==== Excerpted records ====

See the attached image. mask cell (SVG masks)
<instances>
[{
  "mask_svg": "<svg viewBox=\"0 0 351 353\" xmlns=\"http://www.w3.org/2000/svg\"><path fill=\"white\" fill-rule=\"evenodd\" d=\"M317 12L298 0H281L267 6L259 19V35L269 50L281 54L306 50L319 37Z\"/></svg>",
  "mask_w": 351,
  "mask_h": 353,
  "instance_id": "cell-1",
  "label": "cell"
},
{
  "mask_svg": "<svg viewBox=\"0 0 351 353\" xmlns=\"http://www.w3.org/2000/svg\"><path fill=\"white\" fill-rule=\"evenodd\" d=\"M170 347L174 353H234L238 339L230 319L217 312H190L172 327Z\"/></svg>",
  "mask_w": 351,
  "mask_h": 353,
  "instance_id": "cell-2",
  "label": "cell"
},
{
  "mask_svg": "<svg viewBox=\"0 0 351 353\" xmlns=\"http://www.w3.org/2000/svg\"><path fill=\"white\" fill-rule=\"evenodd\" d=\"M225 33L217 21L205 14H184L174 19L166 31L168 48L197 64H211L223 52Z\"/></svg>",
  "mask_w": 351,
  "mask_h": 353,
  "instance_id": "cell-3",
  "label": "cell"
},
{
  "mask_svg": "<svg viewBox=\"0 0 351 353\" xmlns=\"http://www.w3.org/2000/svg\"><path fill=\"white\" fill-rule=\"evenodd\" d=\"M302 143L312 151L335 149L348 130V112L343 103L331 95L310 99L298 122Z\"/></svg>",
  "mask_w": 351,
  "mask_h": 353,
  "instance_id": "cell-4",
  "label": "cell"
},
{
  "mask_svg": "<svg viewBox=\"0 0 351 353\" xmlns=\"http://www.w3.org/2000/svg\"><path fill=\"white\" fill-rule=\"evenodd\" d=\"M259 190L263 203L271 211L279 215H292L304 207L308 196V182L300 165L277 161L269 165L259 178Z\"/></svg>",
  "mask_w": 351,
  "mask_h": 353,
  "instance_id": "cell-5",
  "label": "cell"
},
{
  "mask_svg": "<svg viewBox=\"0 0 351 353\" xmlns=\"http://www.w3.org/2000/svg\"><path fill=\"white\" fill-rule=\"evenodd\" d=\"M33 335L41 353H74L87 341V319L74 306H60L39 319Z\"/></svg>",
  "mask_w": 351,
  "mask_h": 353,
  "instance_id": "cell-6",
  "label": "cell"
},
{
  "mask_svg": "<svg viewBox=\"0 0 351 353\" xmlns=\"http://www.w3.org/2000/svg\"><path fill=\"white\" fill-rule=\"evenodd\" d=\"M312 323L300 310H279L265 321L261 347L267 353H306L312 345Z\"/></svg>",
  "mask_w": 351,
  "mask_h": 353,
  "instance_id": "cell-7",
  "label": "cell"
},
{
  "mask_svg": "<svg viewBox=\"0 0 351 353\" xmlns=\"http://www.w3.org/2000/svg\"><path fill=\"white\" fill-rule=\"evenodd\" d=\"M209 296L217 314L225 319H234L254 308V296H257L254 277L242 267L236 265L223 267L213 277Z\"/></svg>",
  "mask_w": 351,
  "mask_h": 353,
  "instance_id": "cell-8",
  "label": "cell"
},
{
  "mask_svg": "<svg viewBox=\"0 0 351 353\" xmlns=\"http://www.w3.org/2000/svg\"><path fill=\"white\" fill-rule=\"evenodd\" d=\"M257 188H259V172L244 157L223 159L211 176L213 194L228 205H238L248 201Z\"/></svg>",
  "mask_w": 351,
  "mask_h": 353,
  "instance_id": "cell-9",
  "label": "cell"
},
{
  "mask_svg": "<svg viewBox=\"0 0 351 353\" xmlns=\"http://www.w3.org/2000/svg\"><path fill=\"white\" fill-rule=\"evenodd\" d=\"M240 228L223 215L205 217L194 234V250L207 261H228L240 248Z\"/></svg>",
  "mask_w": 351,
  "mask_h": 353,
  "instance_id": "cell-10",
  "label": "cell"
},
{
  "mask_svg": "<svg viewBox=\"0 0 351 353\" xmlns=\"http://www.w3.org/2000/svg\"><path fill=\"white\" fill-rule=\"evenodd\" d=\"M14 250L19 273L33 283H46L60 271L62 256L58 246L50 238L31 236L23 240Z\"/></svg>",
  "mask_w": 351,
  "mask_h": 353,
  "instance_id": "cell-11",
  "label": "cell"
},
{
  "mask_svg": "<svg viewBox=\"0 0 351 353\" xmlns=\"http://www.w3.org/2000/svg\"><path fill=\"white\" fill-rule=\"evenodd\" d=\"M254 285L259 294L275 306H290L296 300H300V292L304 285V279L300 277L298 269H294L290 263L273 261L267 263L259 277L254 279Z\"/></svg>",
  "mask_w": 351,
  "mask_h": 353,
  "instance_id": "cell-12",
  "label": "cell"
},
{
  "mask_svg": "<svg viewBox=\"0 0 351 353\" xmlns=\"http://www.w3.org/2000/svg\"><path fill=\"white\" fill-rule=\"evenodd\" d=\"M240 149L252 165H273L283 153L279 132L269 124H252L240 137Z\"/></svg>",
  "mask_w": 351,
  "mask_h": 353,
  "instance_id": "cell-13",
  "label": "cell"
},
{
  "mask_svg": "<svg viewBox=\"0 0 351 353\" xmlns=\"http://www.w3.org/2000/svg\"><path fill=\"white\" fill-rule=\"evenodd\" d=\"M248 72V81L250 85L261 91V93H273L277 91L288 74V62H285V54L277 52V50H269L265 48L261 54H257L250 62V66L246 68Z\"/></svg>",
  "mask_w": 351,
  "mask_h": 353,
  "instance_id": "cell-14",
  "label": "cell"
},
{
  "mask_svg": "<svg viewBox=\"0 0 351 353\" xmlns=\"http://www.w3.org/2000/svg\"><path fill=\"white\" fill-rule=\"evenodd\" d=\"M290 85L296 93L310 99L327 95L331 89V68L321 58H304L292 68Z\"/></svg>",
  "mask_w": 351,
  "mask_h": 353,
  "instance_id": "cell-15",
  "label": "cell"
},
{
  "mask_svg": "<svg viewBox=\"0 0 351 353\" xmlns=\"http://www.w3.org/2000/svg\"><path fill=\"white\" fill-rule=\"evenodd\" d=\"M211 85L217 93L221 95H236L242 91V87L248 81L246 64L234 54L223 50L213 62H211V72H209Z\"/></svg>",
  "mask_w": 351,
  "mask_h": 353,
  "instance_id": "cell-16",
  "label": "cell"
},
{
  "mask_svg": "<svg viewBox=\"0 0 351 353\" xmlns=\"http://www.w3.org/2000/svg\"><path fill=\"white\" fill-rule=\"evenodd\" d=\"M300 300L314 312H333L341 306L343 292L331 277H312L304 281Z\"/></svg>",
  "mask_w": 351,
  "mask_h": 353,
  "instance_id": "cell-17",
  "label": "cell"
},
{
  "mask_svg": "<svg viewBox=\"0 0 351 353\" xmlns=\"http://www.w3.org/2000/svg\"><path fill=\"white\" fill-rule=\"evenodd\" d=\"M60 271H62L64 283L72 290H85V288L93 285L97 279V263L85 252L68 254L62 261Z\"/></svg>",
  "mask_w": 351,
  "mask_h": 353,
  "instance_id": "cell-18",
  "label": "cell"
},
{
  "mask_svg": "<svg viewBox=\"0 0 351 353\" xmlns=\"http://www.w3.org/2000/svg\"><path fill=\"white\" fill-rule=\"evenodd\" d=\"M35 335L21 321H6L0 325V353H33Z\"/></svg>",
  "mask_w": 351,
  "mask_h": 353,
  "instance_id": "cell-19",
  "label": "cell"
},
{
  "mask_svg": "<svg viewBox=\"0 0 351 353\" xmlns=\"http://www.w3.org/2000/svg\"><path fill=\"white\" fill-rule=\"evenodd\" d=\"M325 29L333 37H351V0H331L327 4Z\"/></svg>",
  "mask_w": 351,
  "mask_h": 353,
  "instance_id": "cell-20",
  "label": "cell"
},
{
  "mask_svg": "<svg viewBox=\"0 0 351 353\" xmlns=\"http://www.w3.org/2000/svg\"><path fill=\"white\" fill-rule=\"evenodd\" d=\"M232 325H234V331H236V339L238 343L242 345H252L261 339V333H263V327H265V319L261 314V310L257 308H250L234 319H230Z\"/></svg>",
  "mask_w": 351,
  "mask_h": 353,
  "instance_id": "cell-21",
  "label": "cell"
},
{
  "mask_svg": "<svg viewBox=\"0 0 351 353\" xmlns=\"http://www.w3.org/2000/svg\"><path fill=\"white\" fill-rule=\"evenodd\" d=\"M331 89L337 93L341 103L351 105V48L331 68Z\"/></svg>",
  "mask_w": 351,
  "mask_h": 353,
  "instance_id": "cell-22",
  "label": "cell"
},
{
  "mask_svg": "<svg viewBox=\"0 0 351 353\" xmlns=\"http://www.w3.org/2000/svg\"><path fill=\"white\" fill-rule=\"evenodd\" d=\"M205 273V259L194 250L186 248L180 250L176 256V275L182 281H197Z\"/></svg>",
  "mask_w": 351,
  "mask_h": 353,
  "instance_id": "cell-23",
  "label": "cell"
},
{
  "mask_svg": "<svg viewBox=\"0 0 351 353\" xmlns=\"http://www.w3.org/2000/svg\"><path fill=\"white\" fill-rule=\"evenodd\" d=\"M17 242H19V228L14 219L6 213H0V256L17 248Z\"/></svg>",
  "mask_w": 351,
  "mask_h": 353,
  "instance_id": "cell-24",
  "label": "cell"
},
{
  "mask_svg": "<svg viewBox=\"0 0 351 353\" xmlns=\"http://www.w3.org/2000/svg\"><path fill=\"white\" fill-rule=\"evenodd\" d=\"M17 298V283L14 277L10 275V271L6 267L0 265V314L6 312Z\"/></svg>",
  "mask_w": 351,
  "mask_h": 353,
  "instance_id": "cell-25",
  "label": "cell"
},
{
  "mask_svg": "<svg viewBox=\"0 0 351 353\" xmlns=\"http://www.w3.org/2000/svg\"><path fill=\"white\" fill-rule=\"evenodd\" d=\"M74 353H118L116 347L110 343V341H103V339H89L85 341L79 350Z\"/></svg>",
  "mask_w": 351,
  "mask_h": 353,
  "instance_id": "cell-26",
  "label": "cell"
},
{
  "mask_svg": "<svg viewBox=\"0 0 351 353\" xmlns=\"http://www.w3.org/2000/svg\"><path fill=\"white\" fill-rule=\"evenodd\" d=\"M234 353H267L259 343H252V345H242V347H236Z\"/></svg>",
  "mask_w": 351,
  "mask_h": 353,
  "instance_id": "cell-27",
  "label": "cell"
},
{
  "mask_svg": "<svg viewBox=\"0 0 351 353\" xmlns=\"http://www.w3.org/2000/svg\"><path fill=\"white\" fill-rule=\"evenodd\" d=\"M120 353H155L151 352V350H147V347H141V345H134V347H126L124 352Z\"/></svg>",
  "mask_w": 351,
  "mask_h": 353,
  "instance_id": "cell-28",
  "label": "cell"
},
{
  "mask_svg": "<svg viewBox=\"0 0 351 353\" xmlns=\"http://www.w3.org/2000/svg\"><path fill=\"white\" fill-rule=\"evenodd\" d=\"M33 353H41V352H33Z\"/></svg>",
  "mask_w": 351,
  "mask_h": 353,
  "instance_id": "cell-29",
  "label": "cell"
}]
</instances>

====

## Directive
Can you reproduce the stretch from the start of the records through the line containing "143L312 151L335 149L348", swapping "instance_id" for "object_id" and leaving everything else unchanged?

## Solution
See the attached image. mask cell (SVG masks)
<instances>
[{
  "mask_svg": "<svg viewBox=\"0 0 351 353\" xmlns=\"http://www.w3.org/2000/svg\"><path fill=\"white\" fill-rule=\"evenodd\" d=\"M317 12L298 0H281L267 6L259 19V35L269 50L281 54L306 50L319 37Z\"/></svg>",
  "mask_w": 351,
  "mask_h": 353,
  "object_id": "cell-1",
  "label": "cell"
},
{
  "mask_svg": "<svg viewBox=\"0 0 351 353\" xmlns=\"http://www.w3.org/2000/svg\"><path fill=\"white\" fill-rule=\"evenodd\" d=\"M170 347L174 353H234L238 339L230 319L217 312H190L172 327Z\"/></svg>",
  "mask_w": 351,
  "mask_h": 353,
  "object_id": "cell-2",
  "label": "cell"
},
{
  "mask_svg": "<svg viewBox=\"0 0 351 353\" xmlns=\"http://www.w3.org/2000/svg\"><path fill=\"white\" fill-rule=\"evenodd\" d=\"M225 33L217 21L205 14H184L174 19L166 31L168 48L197 64H211L223 52Z\"/></svg>",
  "mask_w": 351,
  "mask_h": 353,
  "object_id": "cell-3",
  "label": "cell"
},
{
  "mask_svg": "<svg viewBox=\"0 0 351 353\" xmlns=\"http://www.w3.org/2000/svg\"><path fill=\"white\" fill-rule=\"evenodd\" d=\"M302 143L312 151L335 149L348 130V112L343 103L331 95L310 99L298 122Z\"/></svg>",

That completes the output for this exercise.